Collected data:
======

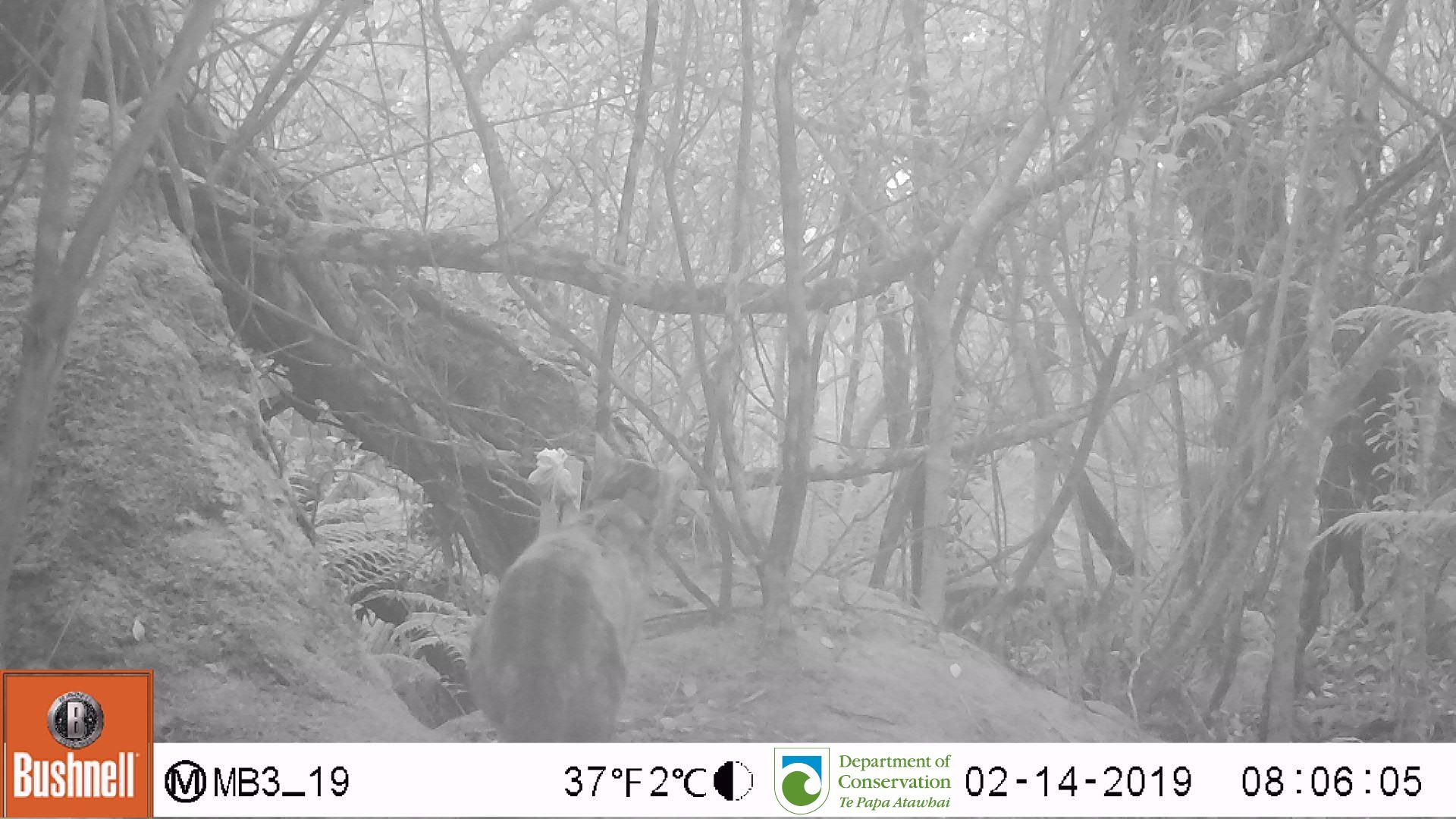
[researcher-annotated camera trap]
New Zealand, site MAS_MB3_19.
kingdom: Animalia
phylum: Chordata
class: Mammalia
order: Carnivora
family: Felidae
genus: Felis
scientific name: Felis catus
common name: domestic cat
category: cat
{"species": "cat (domestic cat) (Felis catus)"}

======

- _Exercise description_
Please transcribe each line above exactly, but leave the images out.

- _Task output_
[researcher-annotated camera trap]
New Zealand, site MAS_MB3_19.
kingdom: Animalia
phylum: Chordata
class: Mammalia
order: Carnivora
family: Felidae
genus: Felis
scientific name: Felis catus
common name: domestic cat
category: cat
{"species": "cat (domestic cat) (Felis catus)"}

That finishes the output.